I hate that loophole "well technically it's not alive, so it's ok to abort it, right?" You started that life right away when the embryo as an egg was fertilized.
Now this is where it becomes a matter of opinion. Life begins when the egg is fertilised? Mrs. Nerg doesn't agree, and a fertilised ovum certainly doesn't have any more complexity than your average bacterium. What you believe is the issue here is that an egg has the POTENTIAL for life, and that we should nurse that potential as well as possible, which I'll come back to later.
Here's a question. Your parents could have aborted you if they messed up. Have you ever thought of that? We wouldn't be here today if our parents had decided to abort us. Now do you feel about that? Never even getting the chance to stand up for yourself, no, not even having any say in it.
The truth is, I wouldn't care, and neither would you, and we wouldn't have any thoughts on the matter at all. Foetuses don't have real brains. You cannot really argue whether it is better to live, or to never have existed at all, because not to have existed is not to have hopes, expectations, longing for life, or longing for death. Only the living fear non-existence; the non-existent have no fear. Literally the only thing that matters in the case of something not existing is whether or not someone else wants it to exist, in which case they allow its existence. But should that someone be a random government official, or the parent?

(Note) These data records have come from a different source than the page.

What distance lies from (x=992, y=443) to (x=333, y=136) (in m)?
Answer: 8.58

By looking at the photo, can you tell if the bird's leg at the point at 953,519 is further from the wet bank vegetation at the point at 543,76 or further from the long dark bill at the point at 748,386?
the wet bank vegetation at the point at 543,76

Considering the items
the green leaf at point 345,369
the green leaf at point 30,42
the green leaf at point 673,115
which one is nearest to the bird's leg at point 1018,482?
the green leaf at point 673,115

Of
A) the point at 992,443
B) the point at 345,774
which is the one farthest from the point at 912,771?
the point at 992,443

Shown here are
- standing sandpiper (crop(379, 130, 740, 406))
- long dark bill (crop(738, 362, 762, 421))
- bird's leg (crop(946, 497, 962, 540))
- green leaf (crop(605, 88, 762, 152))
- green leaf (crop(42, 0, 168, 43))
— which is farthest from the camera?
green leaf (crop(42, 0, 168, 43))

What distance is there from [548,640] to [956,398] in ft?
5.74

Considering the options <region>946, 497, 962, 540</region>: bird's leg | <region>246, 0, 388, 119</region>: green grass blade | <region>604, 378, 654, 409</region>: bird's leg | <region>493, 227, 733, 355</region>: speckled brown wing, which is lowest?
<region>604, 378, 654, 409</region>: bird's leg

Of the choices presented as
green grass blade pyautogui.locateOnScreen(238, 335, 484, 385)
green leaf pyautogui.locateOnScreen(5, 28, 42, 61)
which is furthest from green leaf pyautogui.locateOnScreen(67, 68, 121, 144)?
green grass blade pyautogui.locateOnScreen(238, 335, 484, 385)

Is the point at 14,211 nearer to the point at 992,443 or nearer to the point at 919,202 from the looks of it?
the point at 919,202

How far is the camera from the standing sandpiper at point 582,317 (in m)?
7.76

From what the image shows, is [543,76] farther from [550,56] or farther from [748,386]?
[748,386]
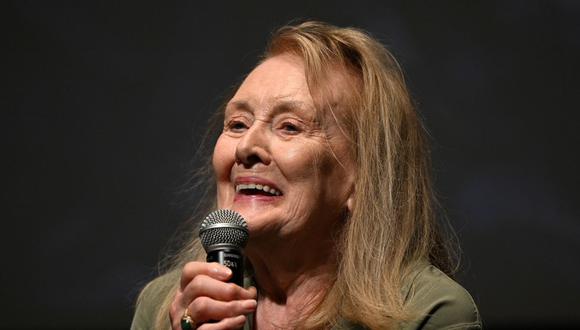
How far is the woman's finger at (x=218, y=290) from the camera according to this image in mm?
1717

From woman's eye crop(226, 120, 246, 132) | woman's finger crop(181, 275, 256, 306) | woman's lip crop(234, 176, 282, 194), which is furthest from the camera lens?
woman's eye crop(226, 120, 246, 132)

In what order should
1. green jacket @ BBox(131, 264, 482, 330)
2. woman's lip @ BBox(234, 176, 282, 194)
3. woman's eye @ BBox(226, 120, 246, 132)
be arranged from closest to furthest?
green jacket @ BBox(131, 264, 482, 330)
woman's lip @ BBox(234, 176, 282, 194)
woman's eye @ BBox(226, 120, 246, 132)

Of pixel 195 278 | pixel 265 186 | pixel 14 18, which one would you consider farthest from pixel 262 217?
pixel 14 18

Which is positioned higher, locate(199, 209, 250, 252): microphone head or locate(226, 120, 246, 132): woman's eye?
locate(226, 120, 246, 132): woman's eye

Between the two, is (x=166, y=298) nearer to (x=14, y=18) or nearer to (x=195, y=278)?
(x=195, y=278)

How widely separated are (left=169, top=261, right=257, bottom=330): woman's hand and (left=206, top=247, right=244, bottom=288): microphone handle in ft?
0.04

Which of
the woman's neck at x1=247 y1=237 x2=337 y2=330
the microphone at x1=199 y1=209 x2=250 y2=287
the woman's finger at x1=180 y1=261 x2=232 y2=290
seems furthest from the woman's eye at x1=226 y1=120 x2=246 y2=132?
the woman's finger at x1=180 y1=261 x2=232 y2=290

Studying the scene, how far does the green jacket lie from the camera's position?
2.09 meters

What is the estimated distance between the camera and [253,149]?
7.24 ft

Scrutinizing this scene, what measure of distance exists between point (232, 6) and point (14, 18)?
77cm

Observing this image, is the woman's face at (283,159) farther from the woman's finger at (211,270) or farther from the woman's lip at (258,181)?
the woman's finger at (211,270)

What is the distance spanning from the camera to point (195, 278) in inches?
70.0

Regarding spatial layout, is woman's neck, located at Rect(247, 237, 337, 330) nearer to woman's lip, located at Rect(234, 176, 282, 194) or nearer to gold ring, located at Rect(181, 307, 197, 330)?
woman's lip, located at Rect(234, 176, 282, 194)

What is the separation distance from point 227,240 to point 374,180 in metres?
0.62
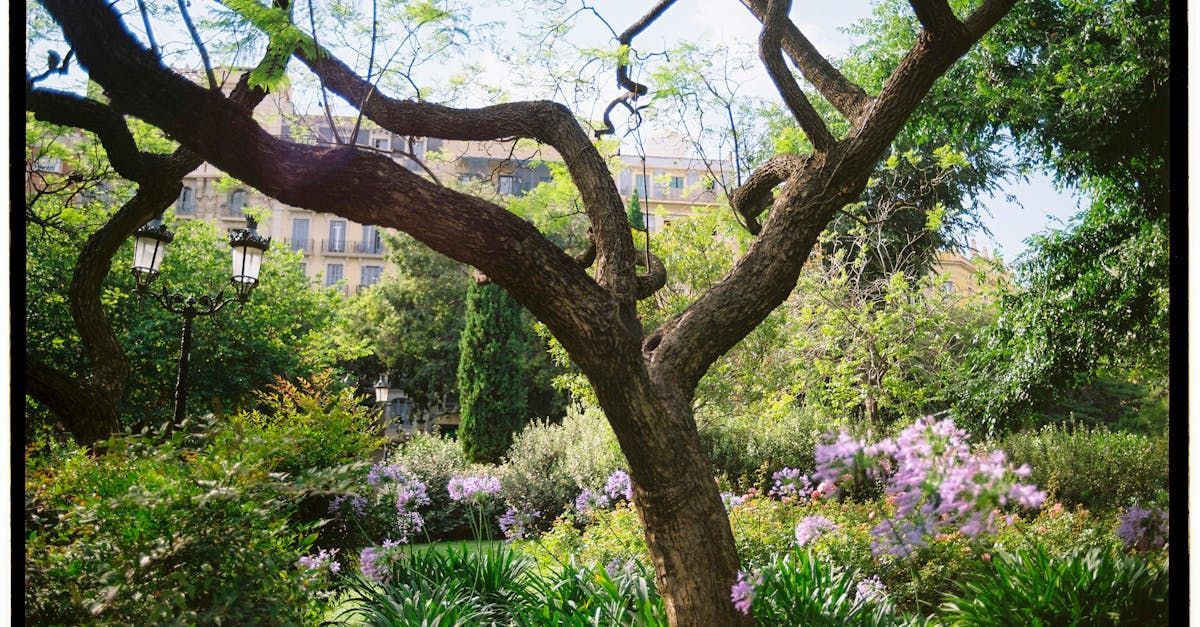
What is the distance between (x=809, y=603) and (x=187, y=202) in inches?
477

If we extend basic human rights to a few bundles of cells, aren't we also obliged to save every single gamete? Shouldn't women be forced to conceive at every ovulation? Should men be forced to undertake nofaptember-tober-cember-vember-ever?
I've heard lots of stories about "mothers" aborting their babies. They regretted it for the rest of their life..
This isn't an argument, but ok. Anyway, even if we are absolutely fundamentally opposed to abortion, do you not see anything authoritarian and immoral about forcing a woman through such a drastic, life-changing and life-threatening process? What if she's a rape victim, is she just trapped? And surely you have to relent when there's a strong risk the mother might die. How can you say the baby's life is worth more than the mother's if all men are equal? What if there's, say, a 90% chance the baby AND mother will die if she carries it to term? Do we push through with the pregnancy because of that
potential for life? Even if the potential for death is stronger?
You really have to step back and be more libertarian about it. Something with the potential for life does not actually concern barely anybody but the mother. So if the mother wants to abort her child, we kinda have to let her, or else we are exercising absolute control over the body and life of another, and we really only have to support the human rights of the baby when it becomes life. Defining at what stage in the pregnancy it becomes life though is still up for debate.
And then of course, people will get abortions no matter what the government thinks, so you have to make it safely available.